TASK PROMPT:
Check each line below for the word "present", and copy those that have it.

^^^^^^^^

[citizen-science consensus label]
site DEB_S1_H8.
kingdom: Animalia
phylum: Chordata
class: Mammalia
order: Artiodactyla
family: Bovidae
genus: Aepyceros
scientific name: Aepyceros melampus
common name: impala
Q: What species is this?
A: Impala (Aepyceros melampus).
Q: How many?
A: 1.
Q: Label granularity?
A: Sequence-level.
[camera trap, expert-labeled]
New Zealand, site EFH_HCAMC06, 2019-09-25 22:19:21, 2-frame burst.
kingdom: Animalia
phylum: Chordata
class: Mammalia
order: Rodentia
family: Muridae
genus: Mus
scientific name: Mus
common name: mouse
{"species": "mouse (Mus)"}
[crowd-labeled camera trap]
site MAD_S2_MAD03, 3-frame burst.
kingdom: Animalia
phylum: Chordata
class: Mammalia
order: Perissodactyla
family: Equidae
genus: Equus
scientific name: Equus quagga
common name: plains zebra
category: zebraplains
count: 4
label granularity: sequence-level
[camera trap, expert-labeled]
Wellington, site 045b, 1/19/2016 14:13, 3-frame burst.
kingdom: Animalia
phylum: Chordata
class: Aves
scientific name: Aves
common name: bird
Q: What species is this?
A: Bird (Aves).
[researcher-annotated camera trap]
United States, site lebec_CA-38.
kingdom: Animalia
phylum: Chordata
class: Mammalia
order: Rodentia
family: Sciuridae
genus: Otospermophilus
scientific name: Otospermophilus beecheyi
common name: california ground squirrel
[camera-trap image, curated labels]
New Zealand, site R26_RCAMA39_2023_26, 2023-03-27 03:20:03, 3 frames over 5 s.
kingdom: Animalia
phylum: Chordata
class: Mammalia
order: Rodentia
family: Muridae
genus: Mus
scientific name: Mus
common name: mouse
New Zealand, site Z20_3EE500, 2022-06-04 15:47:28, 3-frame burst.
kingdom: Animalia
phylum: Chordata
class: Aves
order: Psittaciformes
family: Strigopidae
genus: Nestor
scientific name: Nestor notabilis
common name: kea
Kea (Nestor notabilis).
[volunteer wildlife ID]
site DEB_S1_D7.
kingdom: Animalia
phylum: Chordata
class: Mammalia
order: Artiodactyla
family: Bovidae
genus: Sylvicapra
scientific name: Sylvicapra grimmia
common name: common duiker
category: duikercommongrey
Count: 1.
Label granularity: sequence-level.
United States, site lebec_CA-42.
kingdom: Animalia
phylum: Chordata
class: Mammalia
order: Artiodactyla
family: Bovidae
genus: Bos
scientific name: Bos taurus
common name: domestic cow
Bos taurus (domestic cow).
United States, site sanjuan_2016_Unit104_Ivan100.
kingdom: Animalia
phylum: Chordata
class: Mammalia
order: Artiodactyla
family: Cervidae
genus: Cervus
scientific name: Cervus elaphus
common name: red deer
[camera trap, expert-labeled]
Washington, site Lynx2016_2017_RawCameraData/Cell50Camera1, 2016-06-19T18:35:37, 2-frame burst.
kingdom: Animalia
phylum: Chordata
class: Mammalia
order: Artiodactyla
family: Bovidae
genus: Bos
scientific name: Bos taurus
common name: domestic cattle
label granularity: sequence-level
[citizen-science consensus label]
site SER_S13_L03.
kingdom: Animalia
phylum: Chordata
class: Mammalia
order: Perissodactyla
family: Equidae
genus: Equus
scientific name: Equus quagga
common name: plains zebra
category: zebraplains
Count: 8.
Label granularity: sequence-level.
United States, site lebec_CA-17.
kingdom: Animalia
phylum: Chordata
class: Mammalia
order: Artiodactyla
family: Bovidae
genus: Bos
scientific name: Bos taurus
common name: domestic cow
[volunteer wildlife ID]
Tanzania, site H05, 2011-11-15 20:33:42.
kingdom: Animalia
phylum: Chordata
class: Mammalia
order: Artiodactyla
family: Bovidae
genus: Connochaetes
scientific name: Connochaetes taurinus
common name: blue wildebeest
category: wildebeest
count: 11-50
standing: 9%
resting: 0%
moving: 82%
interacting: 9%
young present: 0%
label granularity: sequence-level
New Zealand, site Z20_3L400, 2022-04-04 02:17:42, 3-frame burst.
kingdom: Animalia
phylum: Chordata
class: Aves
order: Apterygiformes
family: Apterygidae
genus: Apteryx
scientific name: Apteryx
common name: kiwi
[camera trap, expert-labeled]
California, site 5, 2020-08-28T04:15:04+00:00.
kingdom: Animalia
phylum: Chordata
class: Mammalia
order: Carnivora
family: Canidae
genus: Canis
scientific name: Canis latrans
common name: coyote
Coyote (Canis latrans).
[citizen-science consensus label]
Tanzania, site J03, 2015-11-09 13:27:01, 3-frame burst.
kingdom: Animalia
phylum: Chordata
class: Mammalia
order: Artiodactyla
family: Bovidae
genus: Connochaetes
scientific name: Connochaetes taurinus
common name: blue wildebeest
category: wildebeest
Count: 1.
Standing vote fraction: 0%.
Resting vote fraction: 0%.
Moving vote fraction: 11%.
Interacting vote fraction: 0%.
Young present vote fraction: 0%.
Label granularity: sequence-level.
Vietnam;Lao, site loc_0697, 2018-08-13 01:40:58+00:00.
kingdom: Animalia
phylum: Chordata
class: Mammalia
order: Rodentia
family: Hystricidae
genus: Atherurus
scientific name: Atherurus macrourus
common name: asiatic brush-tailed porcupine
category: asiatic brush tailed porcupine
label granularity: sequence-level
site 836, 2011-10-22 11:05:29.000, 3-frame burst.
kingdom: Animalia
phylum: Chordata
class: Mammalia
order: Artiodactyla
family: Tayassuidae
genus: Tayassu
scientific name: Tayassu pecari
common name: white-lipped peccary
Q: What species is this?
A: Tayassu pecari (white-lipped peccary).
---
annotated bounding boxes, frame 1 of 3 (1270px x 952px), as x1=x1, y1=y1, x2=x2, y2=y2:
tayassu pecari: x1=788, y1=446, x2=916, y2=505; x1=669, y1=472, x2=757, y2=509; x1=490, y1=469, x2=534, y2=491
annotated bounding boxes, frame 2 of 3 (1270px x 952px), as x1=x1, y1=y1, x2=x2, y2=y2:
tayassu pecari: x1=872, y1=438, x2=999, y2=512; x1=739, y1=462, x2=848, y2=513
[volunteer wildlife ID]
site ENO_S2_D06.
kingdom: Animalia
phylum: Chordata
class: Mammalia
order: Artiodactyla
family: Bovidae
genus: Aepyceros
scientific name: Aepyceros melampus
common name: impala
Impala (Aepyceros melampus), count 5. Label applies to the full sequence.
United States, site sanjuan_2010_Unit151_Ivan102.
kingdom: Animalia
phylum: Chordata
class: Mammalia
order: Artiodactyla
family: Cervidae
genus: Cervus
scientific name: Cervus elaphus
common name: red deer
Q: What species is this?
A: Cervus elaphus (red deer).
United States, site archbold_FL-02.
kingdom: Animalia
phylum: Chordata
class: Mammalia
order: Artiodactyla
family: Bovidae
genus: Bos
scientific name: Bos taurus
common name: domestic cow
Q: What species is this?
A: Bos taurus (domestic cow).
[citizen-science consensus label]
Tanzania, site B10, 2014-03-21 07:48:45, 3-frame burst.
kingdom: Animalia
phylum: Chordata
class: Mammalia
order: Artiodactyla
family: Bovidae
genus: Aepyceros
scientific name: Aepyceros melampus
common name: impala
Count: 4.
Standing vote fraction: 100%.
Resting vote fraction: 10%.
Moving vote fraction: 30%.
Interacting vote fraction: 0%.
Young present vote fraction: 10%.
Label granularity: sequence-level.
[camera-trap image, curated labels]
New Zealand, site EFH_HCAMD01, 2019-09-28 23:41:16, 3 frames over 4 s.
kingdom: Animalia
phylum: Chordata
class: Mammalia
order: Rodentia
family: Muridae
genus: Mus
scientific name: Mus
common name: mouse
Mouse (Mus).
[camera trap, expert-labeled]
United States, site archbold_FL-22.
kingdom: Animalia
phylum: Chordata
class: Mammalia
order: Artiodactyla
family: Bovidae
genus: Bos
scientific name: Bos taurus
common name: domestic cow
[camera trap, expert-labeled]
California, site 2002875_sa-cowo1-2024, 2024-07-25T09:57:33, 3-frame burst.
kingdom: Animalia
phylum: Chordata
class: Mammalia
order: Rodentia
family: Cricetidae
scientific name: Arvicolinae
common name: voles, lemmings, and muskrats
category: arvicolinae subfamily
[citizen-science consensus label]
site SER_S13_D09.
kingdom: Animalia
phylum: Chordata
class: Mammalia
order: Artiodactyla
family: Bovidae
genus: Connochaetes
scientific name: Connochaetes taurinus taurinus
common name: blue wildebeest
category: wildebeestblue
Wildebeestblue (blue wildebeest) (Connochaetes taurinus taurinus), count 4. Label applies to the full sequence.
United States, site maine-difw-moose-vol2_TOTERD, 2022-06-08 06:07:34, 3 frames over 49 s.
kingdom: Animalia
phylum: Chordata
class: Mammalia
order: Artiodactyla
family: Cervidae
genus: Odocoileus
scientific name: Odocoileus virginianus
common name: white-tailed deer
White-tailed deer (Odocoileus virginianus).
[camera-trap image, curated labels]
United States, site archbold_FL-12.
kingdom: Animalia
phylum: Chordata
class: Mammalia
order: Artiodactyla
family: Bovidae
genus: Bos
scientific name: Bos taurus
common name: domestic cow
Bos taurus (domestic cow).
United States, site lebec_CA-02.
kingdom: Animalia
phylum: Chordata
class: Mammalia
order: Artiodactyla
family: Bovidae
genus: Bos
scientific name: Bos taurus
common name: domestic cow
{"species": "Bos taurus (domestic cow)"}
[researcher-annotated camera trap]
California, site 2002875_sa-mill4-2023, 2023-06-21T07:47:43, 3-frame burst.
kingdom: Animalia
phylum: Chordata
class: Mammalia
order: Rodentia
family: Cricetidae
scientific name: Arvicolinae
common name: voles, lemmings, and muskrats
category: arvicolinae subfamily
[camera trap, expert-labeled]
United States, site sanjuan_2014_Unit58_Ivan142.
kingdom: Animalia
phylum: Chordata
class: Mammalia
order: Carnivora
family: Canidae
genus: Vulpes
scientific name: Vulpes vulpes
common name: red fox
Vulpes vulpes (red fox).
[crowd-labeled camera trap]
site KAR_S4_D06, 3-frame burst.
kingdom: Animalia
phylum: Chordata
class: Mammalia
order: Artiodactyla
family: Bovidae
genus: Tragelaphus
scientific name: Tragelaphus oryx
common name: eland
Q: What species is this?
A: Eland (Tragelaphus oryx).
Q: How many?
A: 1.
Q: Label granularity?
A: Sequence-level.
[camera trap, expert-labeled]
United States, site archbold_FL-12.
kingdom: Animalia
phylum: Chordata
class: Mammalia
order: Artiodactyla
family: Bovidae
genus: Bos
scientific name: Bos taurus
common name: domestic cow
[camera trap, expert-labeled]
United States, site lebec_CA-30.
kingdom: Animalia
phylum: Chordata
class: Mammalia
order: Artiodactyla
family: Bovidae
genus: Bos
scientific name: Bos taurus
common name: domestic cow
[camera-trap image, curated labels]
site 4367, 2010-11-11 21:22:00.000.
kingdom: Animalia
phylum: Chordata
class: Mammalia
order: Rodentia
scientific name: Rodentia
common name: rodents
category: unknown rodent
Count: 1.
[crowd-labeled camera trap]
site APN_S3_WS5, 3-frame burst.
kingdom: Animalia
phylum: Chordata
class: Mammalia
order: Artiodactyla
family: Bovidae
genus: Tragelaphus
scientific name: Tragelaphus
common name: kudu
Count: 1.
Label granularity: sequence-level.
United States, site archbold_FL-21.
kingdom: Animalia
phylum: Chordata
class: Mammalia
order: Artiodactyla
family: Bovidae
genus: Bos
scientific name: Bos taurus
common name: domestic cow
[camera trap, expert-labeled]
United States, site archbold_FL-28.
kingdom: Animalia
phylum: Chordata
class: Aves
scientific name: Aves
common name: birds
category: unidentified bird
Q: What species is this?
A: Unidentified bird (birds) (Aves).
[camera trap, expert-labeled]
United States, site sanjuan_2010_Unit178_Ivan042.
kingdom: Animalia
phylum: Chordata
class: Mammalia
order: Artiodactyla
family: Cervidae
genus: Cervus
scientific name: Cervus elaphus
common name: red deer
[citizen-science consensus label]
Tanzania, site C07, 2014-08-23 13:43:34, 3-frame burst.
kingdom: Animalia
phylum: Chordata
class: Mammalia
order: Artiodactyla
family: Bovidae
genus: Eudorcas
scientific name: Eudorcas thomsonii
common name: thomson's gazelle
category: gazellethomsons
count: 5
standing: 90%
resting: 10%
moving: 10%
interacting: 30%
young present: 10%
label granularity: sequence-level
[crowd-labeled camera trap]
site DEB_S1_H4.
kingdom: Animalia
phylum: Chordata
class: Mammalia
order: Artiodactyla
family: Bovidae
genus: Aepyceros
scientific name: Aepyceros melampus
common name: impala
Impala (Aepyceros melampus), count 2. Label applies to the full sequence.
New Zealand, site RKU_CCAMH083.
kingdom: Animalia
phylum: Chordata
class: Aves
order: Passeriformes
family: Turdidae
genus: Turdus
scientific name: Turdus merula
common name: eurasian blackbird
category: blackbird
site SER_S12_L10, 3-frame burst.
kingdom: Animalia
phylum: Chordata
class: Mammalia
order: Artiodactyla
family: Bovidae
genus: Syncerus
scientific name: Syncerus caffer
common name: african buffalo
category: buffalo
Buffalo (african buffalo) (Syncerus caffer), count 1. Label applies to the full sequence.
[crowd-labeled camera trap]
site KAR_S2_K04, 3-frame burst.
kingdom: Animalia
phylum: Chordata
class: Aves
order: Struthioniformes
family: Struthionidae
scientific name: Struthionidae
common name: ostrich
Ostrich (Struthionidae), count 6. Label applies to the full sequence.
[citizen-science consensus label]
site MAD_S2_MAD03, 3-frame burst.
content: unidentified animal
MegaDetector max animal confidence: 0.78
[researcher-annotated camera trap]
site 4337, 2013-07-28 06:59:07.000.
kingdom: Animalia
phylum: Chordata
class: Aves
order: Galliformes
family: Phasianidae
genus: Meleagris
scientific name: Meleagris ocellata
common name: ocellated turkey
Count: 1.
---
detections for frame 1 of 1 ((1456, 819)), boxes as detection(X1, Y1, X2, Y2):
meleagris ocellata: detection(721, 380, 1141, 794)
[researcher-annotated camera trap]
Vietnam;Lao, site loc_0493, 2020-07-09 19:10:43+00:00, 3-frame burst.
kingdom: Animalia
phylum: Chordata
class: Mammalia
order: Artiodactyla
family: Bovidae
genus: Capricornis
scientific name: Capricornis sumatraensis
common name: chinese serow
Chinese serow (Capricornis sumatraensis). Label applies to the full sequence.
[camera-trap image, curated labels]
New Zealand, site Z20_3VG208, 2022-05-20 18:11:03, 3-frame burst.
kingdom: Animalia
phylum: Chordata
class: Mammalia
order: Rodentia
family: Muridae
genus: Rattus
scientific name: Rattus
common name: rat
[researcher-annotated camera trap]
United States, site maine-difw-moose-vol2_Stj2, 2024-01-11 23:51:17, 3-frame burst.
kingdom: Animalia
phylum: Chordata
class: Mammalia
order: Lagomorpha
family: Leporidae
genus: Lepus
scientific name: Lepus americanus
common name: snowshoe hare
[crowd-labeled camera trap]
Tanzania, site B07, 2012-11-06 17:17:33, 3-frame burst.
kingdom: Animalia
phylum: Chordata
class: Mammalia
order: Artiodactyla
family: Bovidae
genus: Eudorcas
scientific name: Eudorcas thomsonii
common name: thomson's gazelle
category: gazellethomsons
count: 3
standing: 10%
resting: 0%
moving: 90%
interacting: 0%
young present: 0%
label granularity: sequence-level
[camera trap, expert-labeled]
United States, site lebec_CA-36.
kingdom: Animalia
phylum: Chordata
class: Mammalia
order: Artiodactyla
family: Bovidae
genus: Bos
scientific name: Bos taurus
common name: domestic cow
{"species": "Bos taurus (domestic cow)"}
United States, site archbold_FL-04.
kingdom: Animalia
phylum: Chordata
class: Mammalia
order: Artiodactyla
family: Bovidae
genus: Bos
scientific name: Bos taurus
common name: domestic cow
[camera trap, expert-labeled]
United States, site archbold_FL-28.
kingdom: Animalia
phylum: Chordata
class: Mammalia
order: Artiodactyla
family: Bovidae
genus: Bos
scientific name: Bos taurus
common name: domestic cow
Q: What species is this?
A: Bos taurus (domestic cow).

^^^^^^^^

TASK RESPONSE:
young present: 0%
Young present vote fraction: 0%.
Young present vote fraction: 10%.
young present: 10%
young present: 0%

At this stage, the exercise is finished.